→ Aufgabenstellung
Kopiere aus dem Blogbeitrag über die Fernsehsendung zum Thema Rassehund wortgetreu den Teil, der mit den Worten „Unser Ziel. Verstehen“ beginnt und mit „erst einmal irreführend.“ endet.
╭─ Textauszug
Do Khyi Maxes Blog

Unser Ziel. Verstehen und Erhalt einer Hunderasse. Der Umgang mit einem Hund tut dem Menschen gut. Wenn der Hund gesund sein kann und einen passenden Halter findet

Dienstag, 9. November 2010

Quo Vadis Rassehund

Mittwoch, den 3.11.2010 in der RTL Sendung Stern TV bei Günter Jauch wurde das Thema Rassehund behandelt. Nein, es ging beim Thema nicht um Hundehändler wie man das aus dem Titelinhalt hätte vermuten können...
Der Titel:  "Reine Rasse und doch verkrüppelt - Das miese Geschäft mit kranken Tieren" war für die Rassehundezuchtwelt in einigen Vorankündigungen aus "Hunde-Fach-Foren" wohl erst einmal irreführend.
╰─
╭─ Angezeigte Informationen
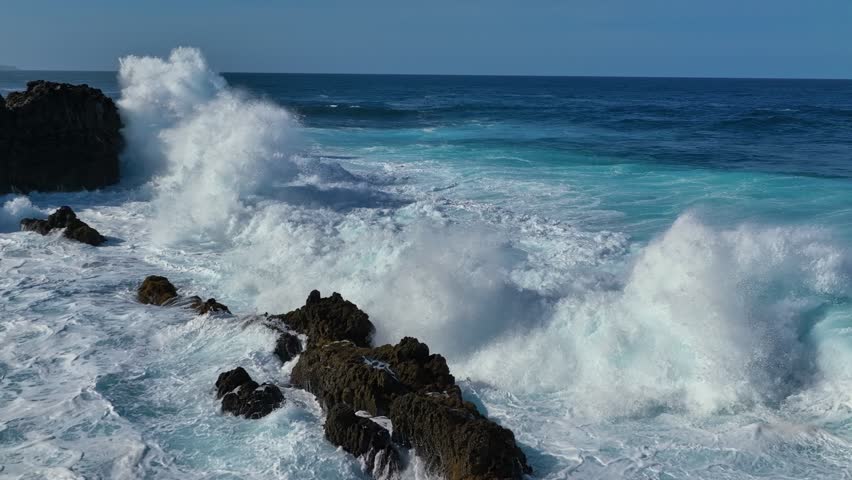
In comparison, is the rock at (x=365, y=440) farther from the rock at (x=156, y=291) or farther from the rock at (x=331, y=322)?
the rock at (x=156, y=291)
╰─
→ Ergebnis
Unser Ziel. Verstehen und Erhalt einer Hunderasse. Der Umgang mit einem Hund tut dem Menschen gut. Wenn der Hund gesund sein kann und einen passenden Halter findet

Dienstag, 9. November 2010

Quo Vadis Rassehund

Mittwoch, den 3.11.2010 in der RTL Sendung Stern TV bei Günter Jauch wurde das Thema Rassehund behandelt. Nein, es ging beim Thema nicht um Hundehändler wie man das aus dem Titelinhalt hätte vermuten können...
Der Titel:  "Reine Rasse und doch verkrüppelt - Das miese Geschäft mit kranken Tieren" war für die Rassehundezuchtwelt in einigen Vorankündigungen aus "Hunde-Fach-Foren" wohl erst einmal irreführend.